--- What to produce ---
Output only the lines below that start at the line containing "site 4318, 2013-07-27 21:53:46.000." and end at the line containing "category: soricidae family", with both ends kept.

--- Data provided ---
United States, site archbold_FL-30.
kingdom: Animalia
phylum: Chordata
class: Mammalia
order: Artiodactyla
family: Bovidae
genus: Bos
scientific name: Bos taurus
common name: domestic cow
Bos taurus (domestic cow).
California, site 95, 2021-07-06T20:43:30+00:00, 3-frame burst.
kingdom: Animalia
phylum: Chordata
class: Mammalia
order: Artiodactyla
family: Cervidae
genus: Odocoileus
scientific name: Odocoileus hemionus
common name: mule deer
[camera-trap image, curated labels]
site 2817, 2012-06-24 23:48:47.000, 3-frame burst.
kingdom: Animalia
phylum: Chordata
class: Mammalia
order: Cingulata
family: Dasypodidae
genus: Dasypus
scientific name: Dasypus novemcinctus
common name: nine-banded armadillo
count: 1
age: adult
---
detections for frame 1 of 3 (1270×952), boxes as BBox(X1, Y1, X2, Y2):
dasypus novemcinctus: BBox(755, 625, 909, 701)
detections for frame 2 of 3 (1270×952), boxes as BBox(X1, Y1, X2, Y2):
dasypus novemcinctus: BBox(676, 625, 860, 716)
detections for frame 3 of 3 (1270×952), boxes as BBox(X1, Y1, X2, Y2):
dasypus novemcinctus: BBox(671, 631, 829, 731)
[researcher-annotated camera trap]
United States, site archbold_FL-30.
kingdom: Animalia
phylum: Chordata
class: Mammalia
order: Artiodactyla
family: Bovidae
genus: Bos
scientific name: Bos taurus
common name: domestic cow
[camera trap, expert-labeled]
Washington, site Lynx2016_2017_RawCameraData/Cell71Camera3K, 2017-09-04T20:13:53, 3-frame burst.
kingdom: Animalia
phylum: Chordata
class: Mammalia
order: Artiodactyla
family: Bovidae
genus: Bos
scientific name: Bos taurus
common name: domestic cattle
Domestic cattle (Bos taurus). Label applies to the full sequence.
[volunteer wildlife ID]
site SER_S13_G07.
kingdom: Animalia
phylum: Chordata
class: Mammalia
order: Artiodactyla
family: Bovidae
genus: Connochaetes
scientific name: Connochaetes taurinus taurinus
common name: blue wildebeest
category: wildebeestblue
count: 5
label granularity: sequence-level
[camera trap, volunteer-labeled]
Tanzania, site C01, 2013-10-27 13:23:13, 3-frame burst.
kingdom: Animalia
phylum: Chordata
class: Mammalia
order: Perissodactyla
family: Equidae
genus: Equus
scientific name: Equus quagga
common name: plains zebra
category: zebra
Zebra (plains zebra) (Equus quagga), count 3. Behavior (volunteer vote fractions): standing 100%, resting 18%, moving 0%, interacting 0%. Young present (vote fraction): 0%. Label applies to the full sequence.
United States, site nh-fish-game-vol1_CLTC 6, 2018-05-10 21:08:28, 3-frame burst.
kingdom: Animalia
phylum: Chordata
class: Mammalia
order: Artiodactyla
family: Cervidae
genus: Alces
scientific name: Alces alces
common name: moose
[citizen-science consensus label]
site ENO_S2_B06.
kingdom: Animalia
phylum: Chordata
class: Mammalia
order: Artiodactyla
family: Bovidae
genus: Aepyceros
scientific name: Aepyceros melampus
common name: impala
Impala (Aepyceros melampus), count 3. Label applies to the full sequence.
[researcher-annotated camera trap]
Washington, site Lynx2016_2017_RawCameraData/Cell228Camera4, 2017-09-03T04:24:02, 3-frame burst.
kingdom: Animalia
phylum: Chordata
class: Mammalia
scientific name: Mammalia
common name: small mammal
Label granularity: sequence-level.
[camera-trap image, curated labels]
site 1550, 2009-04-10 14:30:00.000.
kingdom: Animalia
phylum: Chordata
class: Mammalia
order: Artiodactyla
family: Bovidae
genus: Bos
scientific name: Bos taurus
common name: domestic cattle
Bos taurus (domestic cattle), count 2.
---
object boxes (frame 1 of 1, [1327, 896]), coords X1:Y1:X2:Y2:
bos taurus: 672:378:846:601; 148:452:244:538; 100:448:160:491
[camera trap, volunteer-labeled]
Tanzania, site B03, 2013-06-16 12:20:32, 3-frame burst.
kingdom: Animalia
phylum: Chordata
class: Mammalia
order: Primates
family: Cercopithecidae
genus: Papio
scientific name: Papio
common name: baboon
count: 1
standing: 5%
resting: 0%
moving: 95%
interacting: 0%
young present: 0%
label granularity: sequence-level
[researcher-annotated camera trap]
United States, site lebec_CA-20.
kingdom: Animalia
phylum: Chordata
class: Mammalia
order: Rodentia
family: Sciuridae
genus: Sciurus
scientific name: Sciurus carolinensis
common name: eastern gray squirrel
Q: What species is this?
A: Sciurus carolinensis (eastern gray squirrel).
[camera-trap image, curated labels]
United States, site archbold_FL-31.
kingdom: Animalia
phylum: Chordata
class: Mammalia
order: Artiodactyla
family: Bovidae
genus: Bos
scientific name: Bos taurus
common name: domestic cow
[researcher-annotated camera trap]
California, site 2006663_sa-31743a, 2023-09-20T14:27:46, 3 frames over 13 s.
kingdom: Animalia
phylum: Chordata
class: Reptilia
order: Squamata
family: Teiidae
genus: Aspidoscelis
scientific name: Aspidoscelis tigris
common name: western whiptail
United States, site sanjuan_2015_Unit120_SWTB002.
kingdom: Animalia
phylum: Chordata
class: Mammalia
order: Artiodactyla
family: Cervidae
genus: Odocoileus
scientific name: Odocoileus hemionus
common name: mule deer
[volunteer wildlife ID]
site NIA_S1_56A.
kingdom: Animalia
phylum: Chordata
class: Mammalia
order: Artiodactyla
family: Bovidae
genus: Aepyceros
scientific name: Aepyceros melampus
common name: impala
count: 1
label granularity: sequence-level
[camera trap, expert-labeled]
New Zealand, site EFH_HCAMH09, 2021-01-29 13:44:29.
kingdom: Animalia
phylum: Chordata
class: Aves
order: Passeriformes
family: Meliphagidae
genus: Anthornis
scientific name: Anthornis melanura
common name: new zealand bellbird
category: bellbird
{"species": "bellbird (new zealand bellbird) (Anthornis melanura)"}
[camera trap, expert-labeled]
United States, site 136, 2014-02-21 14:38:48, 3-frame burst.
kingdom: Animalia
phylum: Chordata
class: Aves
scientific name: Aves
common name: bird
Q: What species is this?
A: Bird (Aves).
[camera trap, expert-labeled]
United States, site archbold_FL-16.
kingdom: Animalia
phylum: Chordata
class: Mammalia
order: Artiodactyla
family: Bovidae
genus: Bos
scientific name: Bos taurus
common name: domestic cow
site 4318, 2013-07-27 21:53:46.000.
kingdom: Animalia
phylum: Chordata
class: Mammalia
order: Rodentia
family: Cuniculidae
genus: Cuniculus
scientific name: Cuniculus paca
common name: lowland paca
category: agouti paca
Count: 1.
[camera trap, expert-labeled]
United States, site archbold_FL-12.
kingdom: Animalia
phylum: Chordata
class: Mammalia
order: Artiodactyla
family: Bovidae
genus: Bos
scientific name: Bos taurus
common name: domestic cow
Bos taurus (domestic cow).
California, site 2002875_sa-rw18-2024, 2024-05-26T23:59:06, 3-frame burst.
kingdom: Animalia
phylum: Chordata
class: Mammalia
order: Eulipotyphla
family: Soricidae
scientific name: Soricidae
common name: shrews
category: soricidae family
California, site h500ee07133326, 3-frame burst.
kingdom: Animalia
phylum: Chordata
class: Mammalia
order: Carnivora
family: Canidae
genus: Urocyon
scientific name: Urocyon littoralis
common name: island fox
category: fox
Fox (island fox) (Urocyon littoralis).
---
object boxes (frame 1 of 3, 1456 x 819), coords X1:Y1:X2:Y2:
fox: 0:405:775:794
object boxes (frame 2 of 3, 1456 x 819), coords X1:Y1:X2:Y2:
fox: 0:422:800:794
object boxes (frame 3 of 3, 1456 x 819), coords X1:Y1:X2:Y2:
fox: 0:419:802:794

--- Response to the exercise ---
site 4318, 2013-07-27 21:53:46.000.
kingdom: Animalia
phylum: Chordata
class: Mammalia
order: Rodentia
family: Cuniculidae
genus: Cuniculus
scientific name: Cuniculus paca
common name: lowland paca
category: agouti paca
Count: 1.
[camera trap, expert-labeled]
United States, site archbold_FL-12.
kingdom: Animalia
phylum: Chordata
class: Mammalia
order: Artiodactyla
family: Bovidae
genus: Bos
scientific name: Bos taurus
common name: domestic cow
Bos taurus (domestic cow).
California, site 2002875_sa-rw18-2024, 2024-05-26T23:59:06, 3-frame burst.
kingdom: Animalia
phylum: Chordata
class: Mammalia
order: Eulipotyphla
family: Soricidae
scientific name: Soricidae
common name: shrews
category: soricidae family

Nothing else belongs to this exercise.